Disclaimer: RACES/rRACES internally implements the probability distributions using the C++11 random number distribution classes. The standard does not specify their algorithms, and the class implementations are left free for the compiler. Thus, the simulation output depends on the compiler used to compile RACES, and because of that, the results reported in this article may differ from those obtained by the reader.
rRACES/RACES can simulate genomic mutations on the cells represented
in a SamplesForest
according to the specified SBS and indel
mutational signatures (see vignette["mutations"]
). This
task is achieved by the mutation engine which uses two indices on the
reference genome to place the most probable mutations according to
signatures: the context index and the repeted sequence
index.
The function MutationEngine()
builds the mutation engine
and these two indices.
Customizing the mutation engine
While the most convient way to invoke MutationEngine()
is by using the parameter setup_code
(see
vignette["mutations"]
), the are cases in which a custom
set-up is required. In these cases, the function
MutationEngine()
can be called by specifying the name of
the set-up directory, the path or URL of the reference sequence, the
signature files, the driver mutation file, the passenger CNAs file, and
the germline data directory.
library("rRACES")
reference_url <- paste0("https://ftp.ensembl.org/pub/grch37/release-111/",
"fasta/homo_sapiens/dna/Homo_sapiens.GRCh37.",
"dna.chromosome.22.fa.gz")
sbs_url <- paste0("https://cancer.sanger.ac.uk/signatures/documents/2123/",
"COSMIC_v3.4_SBS_GRCh37.txt")
indel_url <- paste0("https://cancer.sanger.ac.uk/signatures/documents/",
"2121/COSMIC_v3.4_ID_GRCh37.txt")
drivers_url <- paste0("https://raw.githubusercontent.com/",
"caravagnalab/rRACES/main/inst/extdata/",
"driver_mutations_hg19.csv")
passenger_cnas_url <- paste0("https://raw.githubusercontent.com/",
"caravagnalab/rRACES/main/inst/extdata/",
"passenger_CNAs_hg19.csv")
germline_url <- paste0("https://zenodo.org/records/13166780/files/",
"germline_data_demo.tar.gz")
# build a mutation engine and place all the files in the directory "Test"

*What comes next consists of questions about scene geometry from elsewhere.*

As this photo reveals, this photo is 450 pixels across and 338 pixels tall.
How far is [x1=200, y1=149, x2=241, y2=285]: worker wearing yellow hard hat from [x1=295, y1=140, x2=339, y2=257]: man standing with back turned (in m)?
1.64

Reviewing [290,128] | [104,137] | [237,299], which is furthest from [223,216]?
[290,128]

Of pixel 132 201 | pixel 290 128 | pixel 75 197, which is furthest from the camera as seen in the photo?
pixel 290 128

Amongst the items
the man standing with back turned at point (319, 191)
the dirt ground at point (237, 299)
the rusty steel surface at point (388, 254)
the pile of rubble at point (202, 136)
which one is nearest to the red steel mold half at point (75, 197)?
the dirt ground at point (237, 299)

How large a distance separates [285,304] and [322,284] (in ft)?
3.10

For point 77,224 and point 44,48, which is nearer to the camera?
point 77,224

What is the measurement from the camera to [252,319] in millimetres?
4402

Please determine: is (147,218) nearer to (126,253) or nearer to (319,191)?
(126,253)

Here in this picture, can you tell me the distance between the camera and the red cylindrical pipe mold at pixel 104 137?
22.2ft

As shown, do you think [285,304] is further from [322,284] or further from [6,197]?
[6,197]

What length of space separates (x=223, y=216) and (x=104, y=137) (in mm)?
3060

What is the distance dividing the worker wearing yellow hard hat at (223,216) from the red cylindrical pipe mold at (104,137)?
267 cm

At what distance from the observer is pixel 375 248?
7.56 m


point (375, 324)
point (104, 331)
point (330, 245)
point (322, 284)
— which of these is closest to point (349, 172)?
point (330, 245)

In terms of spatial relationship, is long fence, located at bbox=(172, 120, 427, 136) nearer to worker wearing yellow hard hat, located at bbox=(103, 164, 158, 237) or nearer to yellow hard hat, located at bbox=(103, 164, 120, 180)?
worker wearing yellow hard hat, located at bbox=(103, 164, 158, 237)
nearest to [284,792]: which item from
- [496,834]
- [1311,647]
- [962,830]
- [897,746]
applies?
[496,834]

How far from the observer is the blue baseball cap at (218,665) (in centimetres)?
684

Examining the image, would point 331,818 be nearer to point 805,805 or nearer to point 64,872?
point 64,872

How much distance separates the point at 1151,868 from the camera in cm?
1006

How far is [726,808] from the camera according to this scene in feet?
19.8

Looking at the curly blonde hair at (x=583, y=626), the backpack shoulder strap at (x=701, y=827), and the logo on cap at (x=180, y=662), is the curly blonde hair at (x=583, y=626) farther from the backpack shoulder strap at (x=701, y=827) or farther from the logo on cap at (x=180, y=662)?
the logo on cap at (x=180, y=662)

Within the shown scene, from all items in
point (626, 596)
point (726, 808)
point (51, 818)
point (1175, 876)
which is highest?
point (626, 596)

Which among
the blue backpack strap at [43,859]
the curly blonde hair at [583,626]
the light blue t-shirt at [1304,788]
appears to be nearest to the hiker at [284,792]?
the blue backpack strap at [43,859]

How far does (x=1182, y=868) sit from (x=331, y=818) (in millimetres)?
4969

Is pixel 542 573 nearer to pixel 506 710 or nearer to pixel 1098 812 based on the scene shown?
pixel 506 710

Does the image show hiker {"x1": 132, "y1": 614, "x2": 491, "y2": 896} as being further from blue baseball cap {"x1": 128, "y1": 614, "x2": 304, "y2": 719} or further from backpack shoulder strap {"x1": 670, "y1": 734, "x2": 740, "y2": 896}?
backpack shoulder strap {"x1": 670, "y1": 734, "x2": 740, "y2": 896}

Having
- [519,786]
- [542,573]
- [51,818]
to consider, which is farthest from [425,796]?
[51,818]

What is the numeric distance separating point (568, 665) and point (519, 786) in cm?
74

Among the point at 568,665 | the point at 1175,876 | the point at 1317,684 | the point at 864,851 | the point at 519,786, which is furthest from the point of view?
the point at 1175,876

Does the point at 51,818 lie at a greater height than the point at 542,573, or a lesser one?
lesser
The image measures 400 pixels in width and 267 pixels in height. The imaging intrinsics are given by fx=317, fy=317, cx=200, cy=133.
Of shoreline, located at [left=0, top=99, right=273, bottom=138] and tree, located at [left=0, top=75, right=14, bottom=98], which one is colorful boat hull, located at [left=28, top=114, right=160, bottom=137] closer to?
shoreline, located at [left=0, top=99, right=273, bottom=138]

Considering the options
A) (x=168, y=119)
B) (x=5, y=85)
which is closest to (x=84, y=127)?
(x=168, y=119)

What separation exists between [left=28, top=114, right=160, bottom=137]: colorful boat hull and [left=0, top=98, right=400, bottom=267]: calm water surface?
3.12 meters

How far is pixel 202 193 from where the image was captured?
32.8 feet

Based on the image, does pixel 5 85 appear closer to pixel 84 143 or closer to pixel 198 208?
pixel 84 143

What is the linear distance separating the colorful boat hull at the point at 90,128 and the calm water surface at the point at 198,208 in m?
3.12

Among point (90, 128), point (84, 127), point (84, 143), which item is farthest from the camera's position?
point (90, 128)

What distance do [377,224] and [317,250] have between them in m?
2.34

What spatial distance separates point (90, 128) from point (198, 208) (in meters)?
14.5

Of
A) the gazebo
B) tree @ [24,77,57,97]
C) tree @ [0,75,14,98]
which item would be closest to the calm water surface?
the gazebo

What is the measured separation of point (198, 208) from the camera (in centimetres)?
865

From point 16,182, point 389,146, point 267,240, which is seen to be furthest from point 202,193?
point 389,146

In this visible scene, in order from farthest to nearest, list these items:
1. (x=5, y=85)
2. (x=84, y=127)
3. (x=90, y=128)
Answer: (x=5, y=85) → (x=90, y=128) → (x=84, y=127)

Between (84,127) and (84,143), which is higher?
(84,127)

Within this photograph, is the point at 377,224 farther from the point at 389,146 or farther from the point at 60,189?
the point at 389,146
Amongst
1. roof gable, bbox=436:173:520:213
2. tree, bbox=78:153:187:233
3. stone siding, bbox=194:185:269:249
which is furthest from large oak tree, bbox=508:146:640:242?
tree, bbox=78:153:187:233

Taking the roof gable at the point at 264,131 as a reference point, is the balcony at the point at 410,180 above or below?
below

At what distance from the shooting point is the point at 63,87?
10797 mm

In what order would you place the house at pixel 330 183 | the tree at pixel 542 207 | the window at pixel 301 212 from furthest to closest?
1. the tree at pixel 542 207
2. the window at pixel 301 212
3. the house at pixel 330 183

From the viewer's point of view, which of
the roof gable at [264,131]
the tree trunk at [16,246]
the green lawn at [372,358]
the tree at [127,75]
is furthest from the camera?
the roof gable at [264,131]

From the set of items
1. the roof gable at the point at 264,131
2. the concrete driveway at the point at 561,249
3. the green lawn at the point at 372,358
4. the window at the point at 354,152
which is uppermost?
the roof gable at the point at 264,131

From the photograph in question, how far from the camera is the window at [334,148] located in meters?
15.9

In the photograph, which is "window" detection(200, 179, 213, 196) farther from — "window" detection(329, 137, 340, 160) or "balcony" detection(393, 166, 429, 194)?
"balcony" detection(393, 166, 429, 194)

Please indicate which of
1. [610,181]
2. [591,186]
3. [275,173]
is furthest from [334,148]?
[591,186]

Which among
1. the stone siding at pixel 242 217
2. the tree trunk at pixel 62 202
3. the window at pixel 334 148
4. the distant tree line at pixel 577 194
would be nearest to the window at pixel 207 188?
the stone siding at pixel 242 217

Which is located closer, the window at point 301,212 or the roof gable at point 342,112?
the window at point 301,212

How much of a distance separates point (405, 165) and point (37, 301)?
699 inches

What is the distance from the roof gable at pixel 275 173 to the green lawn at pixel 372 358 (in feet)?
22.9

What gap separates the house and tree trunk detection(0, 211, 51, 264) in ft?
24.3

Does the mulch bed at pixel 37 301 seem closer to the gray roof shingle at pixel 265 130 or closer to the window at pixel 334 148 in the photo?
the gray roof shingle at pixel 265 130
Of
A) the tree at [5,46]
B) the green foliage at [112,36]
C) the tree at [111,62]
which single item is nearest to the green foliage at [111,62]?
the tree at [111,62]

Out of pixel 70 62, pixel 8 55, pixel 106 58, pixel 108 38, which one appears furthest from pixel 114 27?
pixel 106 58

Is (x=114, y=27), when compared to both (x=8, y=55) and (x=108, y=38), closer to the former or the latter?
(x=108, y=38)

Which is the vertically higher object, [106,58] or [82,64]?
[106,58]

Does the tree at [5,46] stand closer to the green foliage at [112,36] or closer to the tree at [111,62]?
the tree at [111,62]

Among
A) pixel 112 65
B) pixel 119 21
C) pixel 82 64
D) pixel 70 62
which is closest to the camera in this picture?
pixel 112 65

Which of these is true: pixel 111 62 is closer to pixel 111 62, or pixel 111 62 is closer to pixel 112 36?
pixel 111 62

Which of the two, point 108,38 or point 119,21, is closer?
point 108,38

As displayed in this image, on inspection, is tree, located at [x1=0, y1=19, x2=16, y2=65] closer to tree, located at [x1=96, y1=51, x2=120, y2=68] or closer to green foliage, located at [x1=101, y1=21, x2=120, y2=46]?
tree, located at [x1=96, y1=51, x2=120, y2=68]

m_engine <- MutationEngine(directory = "Test",
reference_src = reference_url,
SBS_signatures_src = sbs_url,
indel_signatures_src = indel_url,
drivers_src = drivers_url,
passenger_CNAs_src = passenger_cnas_url,
germline_src = germline_url)
#> Downloading reference genome...
#> Reference genome downloaded
#> Decompressing reference file...done
#> Downloading SBS file...
#> SBS file downloaded
#> Downloading indel file...
#> indel file downloaded
#> Downloading driver mutation file...
#> Driver mutation file downloaded
#> Downloading passenger CNAs file...
#> Passenger CNAs file downloaded
#> Downloading germline mutations...
#> Germline mutations downloaded
#> Building context index...
#> [█---------------------------------------] 0% [00m:00s] Processing chr. 22 [█████████████████-----------------------] 40% [00m:01s] Processing chr. 22 [█████████████████████████████████-------] 81% [00m:02s] Processing chr. 22 [████████████████████████████████████████] 100% [00m:02s] Context index built
#> [█---------------------------------------] 0% [00m:00s] Saving context index [████████████████████████████████████████] 100% [00m:00s] Context index saved
#> done
#> Building repeated sequence index...
#> [█---------------------------------------] 0% [00m:00s] Processing chr. 22 [█---------------------------------------] 0% [00m:00s] Processing chr. 22 [█---------------------------------------] 0% [00m:01s] Processing chr. 22 [█---------------------------------------] 0% [00m:04s] Processing chr. 22 [█---------------------------------------] 0% [00m:05s] Processing chr. 22 [█---------------------------------------] 0% [00m:07s] Processing chr. 22 [█---------------------------------------] 0% [00m:08s] Processing chr. 22 [█---------------------------------------] 0% [00m:11s] Processing chr. 22 [█---------------------------------------] 0% [00m:15s] Processing chr. 22 [████████████████████████████████████████] 100% [00m:15s] RS index built
#> [█---------------------------------------] 0% [00m:00s] Saving RS index [█---------------------------------------] 0% [00m:00s] Saving RS index [███████████████████████-----------------] 57% [00m:02s] Saving RS indexdone
#> [████████████████████████████████████████] 100% [00m:02s] RS index saved
#> [█---------------------------------------] 0% [00m:00s] Loading germline [████████████████████████████████████████] 100% [00m:00s] Germline loaded
#> [█---------------------------------------] 0% [00m:00s] Saving germline [████████████████████████████████████████] 100% [00m:00s] Germline saved
dir.exists("Test")
#> [1] TRUE
The Context Index
The SBS signatures fixes, for every possible context (i.e., a triplet
of consetutive nucleotides), the probability for a SNV to occur in such
a context (see (Alexandrov et al. 2020)).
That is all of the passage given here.